• [DATA FOR THE TASK]
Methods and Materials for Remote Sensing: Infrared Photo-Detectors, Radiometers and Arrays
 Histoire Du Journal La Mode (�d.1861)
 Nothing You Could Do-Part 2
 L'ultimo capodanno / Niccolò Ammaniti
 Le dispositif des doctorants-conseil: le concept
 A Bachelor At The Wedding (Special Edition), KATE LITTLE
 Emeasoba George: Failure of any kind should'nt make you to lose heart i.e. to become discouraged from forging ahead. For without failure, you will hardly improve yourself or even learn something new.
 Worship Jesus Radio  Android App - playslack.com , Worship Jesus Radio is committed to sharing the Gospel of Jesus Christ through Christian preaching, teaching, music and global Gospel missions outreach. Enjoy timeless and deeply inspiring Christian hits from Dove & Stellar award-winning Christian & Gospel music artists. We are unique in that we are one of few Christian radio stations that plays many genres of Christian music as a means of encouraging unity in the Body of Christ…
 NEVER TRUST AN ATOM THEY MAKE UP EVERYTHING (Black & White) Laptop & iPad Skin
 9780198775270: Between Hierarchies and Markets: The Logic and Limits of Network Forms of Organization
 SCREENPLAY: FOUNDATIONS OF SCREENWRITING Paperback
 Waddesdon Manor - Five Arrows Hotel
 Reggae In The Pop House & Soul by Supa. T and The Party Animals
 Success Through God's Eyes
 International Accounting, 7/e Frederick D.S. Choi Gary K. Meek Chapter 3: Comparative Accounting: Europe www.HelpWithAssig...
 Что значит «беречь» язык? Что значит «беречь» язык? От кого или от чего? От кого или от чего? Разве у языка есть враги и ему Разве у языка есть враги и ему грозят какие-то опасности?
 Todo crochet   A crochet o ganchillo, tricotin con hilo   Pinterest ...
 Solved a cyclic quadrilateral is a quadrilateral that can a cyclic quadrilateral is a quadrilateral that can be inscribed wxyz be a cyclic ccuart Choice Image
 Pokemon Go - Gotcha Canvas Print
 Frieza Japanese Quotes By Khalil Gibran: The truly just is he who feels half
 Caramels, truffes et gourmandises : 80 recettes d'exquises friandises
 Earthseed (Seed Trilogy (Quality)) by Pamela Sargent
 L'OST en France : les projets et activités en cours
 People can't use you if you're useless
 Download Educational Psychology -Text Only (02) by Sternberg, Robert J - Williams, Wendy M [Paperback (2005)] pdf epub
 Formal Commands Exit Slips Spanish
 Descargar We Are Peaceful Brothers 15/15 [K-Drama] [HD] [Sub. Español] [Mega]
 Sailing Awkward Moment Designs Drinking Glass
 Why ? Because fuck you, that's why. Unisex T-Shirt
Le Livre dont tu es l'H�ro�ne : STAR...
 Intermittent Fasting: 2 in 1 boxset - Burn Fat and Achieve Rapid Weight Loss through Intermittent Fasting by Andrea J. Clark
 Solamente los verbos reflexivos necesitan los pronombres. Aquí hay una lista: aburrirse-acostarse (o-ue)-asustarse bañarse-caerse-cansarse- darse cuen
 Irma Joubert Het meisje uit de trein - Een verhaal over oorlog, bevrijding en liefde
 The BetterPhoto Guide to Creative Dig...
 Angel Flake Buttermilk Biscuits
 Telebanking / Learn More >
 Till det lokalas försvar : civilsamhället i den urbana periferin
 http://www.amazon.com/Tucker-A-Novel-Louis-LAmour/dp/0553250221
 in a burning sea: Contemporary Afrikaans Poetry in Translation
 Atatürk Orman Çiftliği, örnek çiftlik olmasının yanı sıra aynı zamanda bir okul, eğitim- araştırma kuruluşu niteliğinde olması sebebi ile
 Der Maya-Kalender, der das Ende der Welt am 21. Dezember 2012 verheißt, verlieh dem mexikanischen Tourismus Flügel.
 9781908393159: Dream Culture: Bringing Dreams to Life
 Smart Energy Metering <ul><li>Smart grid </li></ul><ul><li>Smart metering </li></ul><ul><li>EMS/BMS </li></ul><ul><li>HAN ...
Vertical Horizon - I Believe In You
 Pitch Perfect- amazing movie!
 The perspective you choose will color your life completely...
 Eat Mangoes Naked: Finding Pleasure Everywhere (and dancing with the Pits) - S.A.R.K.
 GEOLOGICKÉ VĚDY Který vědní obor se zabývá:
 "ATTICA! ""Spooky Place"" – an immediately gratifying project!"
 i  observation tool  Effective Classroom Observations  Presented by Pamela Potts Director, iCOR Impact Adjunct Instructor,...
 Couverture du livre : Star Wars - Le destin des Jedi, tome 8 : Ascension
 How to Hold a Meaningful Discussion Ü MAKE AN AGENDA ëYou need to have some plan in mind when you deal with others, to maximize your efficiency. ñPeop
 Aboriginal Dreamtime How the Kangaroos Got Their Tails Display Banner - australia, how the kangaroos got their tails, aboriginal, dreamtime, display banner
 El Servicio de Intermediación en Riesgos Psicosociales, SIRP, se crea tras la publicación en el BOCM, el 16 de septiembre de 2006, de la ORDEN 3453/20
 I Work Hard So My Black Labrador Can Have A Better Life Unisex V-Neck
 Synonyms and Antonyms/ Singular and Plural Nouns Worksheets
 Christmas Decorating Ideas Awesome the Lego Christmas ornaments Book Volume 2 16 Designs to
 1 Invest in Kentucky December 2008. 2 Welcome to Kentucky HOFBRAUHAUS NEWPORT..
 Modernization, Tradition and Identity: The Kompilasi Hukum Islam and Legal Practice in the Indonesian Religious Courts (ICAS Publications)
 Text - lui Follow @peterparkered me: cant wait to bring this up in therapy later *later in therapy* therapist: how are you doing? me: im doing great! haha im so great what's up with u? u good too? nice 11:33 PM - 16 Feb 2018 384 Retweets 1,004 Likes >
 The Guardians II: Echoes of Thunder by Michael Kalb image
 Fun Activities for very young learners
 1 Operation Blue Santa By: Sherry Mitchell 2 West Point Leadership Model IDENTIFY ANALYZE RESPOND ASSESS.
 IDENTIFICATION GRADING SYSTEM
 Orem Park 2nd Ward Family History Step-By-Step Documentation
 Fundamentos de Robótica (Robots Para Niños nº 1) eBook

• [EXERCISE AIM] Of the entries listed above, reproduce only the lines starting at the line containing "Eat Mangoes Naked: Finding" and ending at the line containing "an immediately gratifying". Include both, exactly as they stand.

• [RESULT]
 Eat Mangoes Naked: Finding Pleasure Everywhere (and dancing with the Pits) - S.A.R.K.
 GEOLOGICKÉ VĚDY Který vědní obor se zabývá:
 "ATTICA! ""Spooky Place"" – an immediately gratifying project!"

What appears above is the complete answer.